The inner court, or patio, is described by a Spanish writer as “solemn, grandiose, full of majesty ... constructed for the dwelling-place of the August Cæsar.” It forms a spacious parallelogram and is enclosed by an arcade in two storeys with columns of the Corinthian order. Above the capitals are displayed the escutcheons of the various kingdoms ruled over by Charles. The modern restorers of the palace have adorned the court with a statue of the Emperor in the Roman costume in which he was so fond of being represented.

The finest feature of the palace must have been the staircase, designed by Villalpando and Herrera, which has been to some extent restored after its destruction by Stahremberg in 1710. One of the widest staircases in the world, “it ends,” says Miss Hannah Lynch “in the void!” In truth, the Alcazar is not to-day a very interesting building. It is, in reality, quite impossible to identify the scenes of the romantic and historical episodes which we know occurred in one or other of the successive Alcazars. But the room in which Alfonso VI. died and the window at which the hapless Blanche de Bourbon wept, pace the local guides, must have disappeared to the last stone and fragment ages ago. All that can be said of the palace to-day is that it forms an imposing landmark, and affords from its northern terrace one of the finest views of Toledo.

To the age of Charles V. (or Carlos I. as in Spain he would properly be called) belongs the Hospital de San Juan Bautista, styled the Hospital de Afuera (outside) in the suburb of Covachuelas. The building was begun in 1541 by order of Archbishop Juan de Tavera, who died on his return from the baptism of Prince Carlos at Valladolid. The building was carried on after Bustamente’s death by the two Vergaras, and completed about 1600. The façade dates from the eighteenth century and is still unfinished. The courtyard, spacious and imposing, is divided into two and enclosed by colonnades. A fine Renaissance portal by Berruguete leads into the large chapel, which is in the form of a cross and surmounted by a dome. The pavement is of black and white marble. Before the altar is the tomb of Archbishop Tavera by Berruguete. This is one of the finest monuments in Spain.

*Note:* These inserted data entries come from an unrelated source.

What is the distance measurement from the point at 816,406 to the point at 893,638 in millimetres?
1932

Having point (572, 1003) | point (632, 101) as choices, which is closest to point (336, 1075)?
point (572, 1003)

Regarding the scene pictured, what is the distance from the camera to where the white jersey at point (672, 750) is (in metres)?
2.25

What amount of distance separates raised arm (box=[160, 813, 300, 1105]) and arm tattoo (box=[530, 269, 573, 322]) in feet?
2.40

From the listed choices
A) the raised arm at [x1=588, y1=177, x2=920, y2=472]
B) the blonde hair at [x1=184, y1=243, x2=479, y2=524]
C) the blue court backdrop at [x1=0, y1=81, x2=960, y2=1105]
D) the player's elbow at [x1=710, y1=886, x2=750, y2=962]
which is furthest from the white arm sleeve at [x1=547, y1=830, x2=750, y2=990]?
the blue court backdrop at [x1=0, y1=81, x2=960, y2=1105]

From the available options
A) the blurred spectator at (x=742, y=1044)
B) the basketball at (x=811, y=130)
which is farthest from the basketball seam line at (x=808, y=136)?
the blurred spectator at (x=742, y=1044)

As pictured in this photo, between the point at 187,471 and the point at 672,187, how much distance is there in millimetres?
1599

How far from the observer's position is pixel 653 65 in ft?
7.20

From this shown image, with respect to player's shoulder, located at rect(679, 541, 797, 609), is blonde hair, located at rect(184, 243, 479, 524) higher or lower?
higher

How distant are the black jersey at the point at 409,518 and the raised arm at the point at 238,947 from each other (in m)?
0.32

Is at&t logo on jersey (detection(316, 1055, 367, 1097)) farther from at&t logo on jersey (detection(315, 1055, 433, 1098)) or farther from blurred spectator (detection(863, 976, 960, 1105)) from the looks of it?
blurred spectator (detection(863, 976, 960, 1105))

It was finished by Berruguete when he was over eighty years old, in 1561, his death taking place the same year in one of the rooms under the great clock. His sons received nearly a million maravedis for the work. “The Cardinal,” says Théophile Gautier, “is stretched out upon his tomb in his pontifical habit. Death has pinched his nose with its strong fingers, and the last contraction of the muscles, in their endeavour to retain the soul about to leave the body for ever, puckers up the corners of the mouth and lengthens the chin; never was there a cast taken after death more horribly true; and yet the beauty of the work is such, that you forget any amount of repulsiveness that the subject may possess. Little children in attitudes of grief support the plinth and the Cardinal’s coat of arms. The most supple and softest clay could not be more easy or more pliant; it is not carved, it is kneaded!”

The hospital contains some of El Greco’s most notable work, which will be noticed in the chapter on that master.